(Извлеченный текст)

>>

23 марта 1774 г. офицер бежал в Оренбург, принес повинную властям, но был арестован и заключен в тюремный острог.
Два месяца спустя он предстал перед Оренбургской секретной комиссией, где дал подробные показания о себе самом и о своем пребывании в стане Пугачева (7). В ноябре 1774 г. Шванвич был доставлен в Москву, к месту "генерального" следствия над Пугачевым и ближайшими его сподвижниками, а затем и судебного процесса над ними. 10 января 1775 был объявлен утвержденный Екатериной II приговор, где в отношении Шванвича было определено:
"Лиша чинов и дворянства, ошельмовать, переломя над ним шпагу" (в наказание за то, что он, оказавшись в лагере мятежников, "забыв долг присяги, слепо повиновался самозванцевым приказам, предпочитая гнусную жизнь честной смерти").
Шванвич был приговорен к пожизненной ссылке, которую отбывал более четверти века в Сибири, в заполярном Туруханске, где и умер в ноябре 1802 г.
…………..
«Гранодиры сказали, что люди хорошия, и они ими довольны.
А потому и сих афицеров оставил над ними командирами, одного произвел тут же атаманом , а Швановича есаулом.
Из сих же афицеров Шванович объявил тут мне, что он знает по-немецки. А я, сказав ему, что мне такие люди надобны, определил его сверх есаульской должности к Военной коллегии для письма случающихся немецких каких писем.

<<

(Что сделать)
(a) Переведите на английский язык предложение из текста о Шванвиче: «Шванвич был приговорен к пожизненной ссылке, которую отбывал более четверти века в Сибири, в заполярном Туруханске, где и умер в ноябре 1802 г.»
(b) Перепечатайте без изменений часть текста о Шванвиче от слов «Шванвич был приговорен» до слов «немецких каких писем.».
Материал для работы не понадобится.

(Фрагмент данных)
>>

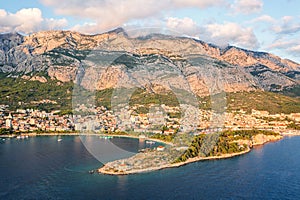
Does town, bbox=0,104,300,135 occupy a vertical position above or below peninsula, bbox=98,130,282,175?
above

<<

(Решения задач)
(a) Shvanvich was sentenced to lifelong exile, which he served for more than a quarter of a century in Siberia, in Turukhansk beyond the Arctic Circle, where he died in November 1802.

(b)
Шванвич был приговорен к пожизненной ссылке, которую отбывал более четверти века в Сибири, в заполярном Туруханске, где и умер в ноябре 1802 г.
…………..
«Гранодиры сказали, что люди хорошия, и они ими довольны.
А потому и сих афицеров оставил над ними командирами, одного произвел тут же атаманом , а Швановича есаулом.
Из сих же афицеров Шванович объявил тут мне, что он знает по-немецки. А я, сказав ему, что мне такие люди надобны, определил его сверх есаульской должности к Военной коллегии для письма случающихся немецких каких писем.